Extracted data entries:
*-*-*

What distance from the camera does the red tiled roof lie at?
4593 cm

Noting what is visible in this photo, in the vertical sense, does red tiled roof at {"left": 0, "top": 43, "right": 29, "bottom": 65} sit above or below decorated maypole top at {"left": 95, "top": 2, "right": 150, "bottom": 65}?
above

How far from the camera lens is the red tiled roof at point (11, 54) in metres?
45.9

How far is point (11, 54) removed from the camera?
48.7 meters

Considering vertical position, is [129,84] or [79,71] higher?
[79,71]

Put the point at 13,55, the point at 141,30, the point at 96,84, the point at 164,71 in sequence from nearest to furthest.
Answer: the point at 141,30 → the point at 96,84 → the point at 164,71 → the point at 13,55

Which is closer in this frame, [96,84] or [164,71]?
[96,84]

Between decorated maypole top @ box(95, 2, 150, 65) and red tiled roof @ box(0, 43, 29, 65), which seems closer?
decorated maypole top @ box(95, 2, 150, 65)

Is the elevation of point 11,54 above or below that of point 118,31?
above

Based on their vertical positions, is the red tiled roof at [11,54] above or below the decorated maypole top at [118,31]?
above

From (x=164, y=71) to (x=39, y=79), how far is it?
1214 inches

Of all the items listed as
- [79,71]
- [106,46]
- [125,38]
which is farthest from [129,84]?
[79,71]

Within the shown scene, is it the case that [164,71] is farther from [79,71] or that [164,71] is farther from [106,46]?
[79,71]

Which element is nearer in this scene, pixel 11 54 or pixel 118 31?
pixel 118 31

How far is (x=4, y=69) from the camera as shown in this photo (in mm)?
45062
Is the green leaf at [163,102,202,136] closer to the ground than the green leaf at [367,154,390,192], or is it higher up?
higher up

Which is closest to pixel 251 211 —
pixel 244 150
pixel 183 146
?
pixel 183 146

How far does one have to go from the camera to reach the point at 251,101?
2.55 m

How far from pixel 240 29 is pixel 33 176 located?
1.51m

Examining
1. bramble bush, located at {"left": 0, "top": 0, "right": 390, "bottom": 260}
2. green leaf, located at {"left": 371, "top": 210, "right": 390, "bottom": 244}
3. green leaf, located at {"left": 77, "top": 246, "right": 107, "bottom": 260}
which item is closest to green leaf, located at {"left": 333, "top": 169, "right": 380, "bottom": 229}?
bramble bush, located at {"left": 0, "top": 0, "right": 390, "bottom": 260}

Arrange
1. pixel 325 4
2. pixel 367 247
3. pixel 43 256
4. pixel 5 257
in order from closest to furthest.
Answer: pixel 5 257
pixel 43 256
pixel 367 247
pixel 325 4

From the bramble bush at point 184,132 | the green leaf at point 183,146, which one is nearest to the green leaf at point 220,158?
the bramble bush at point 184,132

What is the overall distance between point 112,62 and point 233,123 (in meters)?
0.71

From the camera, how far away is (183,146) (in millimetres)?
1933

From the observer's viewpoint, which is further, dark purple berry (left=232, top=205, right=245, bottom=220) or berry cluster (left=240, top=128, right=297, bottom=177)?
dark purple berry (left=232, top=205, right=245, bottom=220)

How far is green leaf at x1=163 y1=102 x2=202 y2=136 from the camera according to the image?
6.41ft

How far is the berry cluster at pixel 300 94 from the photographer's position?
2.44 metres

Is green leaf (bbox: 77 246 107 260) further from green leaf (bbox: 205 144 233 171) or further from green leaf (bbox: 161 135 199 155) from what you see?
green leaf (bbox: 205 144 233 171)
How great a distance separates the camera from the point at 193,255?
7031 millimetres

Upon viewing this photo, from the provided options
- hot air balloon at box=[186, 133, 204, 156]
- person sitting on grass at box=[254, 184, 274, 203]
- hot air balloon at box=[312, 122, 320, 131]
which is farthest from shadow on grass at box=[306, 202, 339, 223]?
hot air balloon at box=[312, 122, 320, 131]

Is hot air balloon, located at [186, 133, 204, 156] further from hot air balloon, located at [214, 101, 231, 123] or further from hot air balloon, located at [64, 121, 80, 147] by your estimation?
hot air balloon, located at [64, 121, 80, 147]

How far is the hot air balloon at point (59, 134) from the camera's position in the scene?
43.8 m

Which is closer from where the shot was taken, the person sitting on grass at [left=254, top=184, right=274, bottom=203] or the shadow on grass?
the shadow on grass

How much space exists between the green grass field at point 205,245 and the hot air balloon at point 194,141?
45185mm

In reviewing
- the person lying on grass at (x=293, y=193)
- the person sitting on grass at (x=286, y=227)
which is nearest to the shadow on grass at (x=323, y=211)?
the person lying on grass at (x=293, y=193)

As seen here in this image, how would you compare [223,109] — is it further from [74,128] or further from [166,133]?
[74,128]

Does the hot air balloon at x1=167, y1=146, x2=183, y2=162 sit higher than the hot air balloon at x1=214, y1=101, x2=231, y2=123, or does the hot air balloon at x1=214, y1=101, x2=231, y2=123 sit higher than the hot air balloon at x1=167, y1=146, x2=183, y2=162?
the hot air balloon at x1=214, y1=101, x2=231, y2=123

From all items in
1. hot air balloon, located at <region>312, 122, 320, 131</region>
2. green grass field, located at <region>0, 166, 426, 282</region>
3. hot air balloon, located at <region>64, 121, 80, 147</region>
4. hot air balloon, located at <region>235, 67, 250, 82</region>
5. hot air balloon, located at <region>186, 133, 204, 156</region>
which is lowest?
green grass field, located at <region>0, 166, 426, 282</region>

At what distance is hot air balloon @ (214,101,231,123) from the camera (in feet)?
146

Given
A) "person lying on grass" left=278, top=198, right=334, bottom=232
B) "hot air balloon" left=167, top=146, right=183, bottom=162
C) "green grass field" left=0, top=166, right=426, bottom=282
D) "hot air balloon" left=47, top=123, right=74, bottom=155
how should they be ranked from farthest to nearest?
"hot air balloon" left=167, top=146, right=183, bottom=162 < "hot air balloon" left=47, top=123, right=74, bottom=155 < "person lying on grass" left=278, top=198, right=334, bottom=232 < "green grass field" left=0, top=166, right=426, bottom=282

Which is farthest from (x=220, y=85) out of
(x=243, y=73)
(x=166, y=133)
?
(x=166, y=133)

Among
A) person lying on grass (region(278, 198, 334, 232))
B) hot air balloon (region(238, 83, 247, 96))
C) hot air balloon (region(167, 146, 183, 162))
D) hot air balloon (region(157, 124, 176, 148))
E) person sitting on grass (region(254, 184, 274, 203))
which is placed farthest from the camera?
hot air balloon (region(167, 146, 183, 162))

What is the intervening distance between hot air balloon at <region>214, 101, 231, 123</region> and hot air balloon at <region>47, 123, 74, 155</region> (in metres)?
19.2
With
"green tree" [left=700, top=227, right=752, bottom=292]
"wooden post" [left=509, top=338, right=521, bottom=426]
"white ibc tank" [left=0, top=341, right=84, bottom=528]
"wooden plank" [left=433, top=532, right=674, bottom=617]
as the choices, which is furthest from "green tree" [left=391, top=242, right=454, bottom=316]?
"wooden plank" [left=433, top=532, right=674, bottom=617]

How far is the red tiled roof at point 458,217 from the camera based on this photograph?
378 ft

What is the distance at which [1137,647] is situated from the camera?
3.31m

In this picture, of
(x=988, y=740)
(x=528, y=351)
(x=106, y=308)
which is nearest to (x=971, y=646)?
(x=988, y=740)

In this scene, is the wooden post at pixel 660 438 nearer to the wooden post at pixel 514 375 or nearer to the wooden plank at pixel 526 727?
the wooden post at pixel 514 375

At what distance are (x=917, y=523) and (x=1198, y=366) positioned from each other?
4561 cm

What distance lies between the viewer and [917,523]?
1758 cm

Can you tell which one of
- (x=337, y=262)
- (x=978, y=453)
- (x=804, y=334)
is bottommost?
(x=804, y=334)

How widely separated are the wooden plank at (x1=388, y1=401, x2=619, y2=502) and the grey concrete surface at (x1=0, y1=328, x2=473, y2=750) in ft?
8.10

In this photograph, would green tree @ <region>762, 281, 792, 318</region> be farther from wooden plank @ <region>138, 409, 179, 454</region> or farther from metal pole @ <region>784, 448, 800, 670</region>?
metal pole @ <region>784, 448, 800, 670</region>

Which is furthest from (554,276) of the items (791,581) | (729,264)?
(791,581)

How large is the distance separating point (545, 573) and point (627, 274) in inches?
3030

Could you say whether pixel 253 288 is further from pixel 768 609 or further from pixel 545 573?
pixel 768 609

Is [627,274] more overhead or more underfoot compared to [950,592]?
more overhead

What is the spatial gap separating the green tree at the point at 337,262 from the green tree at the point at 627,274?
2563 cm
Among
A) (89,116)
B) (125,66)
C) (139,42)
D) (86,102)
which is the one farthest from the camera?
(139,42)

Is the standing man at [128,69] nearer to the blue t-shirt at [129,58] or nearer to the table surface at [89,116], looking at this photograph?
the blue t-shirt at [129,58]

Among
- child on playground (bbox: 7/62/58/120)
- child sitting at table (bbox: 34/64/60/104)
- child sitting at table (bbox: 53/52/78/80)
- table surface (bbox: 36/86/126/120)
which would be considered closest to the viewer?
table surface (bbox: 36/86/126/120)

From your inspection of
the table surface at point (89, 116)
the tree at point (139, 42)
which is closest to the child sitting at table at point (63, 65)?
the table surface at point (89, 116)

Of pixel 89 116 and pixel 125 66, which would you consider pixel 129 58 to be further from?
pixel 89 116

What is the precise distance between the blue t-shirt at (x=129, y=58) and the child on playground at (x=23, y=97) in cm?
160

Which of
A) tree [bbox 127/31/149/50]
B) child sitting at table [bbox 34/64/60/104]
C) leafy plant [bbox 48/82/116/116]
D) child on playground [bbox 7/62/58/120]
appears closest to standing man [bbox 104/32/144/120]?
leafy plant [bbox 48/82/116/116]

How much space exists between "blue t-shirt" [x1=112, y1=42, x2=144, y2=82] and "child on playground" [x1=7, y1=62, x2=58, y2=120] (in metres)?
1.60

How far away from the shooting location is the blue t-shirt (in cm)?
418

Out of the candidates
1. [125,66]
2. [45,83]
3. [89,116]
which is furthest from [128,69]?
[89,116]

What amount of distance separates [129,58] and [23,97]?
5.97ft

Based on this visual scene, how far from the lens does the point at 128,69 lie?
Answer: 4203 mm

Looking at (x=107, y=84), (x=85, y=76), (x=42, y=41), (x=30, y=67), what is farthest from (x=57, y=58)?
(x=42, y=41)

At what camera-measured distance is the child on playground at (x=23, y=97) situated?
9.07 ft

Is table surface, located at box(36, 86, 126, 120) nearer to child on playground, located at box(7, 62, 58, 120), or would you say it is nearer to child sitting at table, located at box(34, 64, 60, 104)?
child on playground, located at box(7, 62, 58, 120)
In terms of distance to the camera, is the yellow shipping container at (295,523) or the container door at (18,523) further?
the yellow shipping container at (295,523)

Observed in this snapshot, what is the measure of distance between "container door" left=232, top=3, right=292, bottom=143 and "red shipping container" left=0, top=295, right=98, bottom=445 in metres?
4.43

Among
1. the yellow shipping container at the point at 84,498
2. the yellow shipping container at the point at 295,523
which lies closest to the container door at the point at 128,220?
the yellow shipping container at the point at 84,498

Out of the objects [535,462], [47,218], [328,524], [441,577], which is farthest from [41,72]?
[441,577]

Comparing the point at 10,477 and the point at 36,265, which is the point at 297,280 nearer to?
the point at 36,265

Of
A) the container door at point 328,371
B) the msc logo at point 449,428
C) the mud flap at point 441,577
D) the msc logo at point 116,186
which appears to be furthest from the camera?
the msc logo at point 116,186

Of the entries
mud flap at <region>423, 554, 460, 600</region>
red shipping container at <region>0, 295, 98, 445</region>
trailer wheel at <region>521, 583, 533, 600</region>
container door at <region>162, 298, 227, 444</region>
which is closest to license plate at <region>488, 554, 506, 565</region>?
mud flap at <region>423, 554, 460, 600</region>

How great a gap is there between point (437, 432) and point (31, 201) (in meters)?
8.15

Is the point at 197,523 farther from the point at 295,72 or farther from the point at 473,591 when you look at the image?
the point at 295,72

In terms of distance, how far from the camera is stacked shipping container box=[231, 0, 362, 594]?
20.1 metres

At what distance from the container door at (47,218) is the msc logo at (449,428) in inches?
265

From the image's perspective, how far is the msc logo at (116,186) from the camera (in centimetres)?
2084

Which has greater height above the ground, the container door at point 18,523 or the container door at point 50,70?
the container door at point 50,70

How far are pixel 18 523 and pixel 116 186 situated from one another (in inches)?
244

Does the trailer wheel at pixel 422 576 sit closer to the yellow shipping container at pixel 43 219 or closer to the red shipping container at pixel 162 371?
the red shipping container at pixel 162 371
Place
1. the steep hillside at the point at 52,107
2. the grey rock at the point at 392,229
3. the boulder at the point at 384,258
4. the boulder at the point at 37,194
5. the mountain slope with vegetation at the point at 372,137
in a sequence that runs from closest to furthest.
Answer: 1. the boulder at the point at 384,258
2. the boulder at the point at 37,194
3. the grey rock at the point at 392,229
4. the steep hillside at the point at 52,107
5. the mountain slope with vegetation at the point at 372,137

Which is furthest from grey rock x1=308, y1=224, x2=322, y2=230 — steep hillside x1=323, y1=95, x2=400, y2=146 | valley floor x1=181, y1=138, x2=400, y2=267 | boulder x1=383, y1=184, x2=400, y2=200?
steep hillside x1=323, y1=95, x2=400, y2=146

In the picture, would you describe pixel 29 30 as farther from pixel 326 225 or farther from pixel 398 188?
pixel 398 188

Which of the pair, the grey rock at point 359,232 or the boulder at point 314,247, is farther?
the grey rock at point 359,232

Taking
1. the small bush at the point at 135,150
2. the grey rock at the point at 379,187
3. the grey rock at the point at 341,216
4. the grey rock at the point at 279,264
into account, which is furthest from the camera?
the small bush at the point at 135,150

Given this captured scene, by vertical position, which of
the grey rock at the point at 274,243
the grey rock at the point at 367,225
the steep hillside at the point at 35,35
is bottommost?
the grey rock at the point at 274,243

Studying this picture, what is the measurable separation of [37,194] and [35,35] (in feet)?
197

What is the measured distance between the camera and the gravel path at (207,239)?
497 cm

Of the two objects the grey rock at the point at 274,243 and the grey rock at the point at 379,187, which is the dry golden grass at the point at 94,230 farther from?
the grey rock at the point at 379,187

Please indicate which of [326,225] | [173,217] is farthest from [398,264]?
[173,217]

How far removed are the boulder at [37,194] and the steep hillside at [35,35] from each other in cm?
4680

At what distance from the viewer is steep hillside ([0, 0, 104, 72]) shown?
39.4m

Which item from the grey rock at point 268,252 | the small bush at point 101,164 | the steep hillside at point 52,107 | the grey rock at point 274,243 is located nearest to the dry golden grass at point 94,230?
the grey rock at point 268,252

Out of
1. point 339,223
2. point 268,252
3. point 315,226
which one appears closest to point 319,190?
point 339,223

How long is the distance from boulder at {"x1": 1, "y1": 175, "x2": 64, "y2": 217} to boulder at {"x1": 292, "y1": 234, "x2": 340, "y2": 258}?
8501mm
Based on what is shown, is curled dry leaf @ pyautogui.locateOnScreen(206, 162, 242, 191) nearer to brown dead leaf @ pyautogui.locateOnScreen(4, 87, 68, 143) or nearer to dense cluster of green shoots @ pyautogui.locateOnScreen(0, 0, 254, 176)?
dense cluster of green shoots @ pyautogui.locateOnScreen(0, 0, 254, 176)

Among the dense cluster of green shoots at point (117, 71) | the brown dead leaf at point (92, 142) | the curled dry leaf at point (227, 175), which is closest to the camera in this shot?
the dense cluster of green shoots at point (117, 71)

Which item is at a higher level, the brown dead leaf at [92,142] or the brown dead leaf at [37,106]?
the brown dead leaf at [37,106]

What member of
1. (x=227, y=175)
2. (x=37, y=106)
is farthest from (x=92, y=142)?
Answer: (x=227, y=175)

*-*-*

__GIVEN EXERCISE__
Rewrite the entries from the start through the line containing "48.7 meters", replacing "red tiled roof" with "terracotta roof" and leaving everything else unchanged.

__COMPLETE ANSWER__
What distance from the camera does the terracotta roof lie at?
4593 cm

Noting what is visible in this photo, in the vertical sense, does terracotta roof at {"left": 0, "top": 43, "right": 29, "bottom": 65} sit above or below decorated maypole top at {"left": 95, "top": 2, "right": 150, "bottom": 65}?
above

How far from the camera lens is the terracotta roof at point (11, 54) in metres?
45.9

How far is point (11, 54) removed from the camera?
48.7 meters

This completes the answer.